(Rows from a dataset)
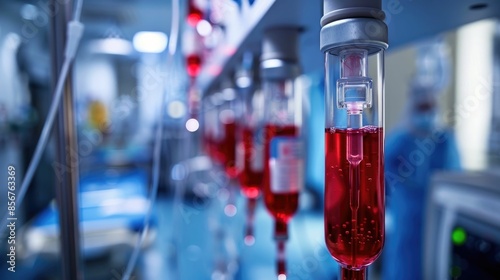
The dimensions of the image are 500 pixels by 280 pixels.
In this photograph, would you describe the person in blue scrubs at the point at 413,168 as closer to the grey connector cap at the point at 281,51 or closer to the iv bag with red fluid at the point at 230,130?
the iv bag with red fluid at the point at 230,130

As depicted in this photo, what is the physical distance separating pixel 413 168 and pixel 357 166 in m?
1.29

__Written exercise__: Can you repeat these records with "blue scrubs" switched to "green scrubs" in every record, leaving everything else unchanged and leaving the pictures out?

__Output below__:
The dimensions of the image are 500 pixels by 280 pixels.
In this photograph, would you describe the person in green scrubs at the point at 413,168 as closer to the grey connector cap at the point at 281,51 or closer to the iv bag with red fluid at the point at 230,130?
the iv bag with red fluid at the point at 230,130

As depicted in this photo, what is the physical distance separating pixel 413 168 and pixel 357 166 in m?
1.29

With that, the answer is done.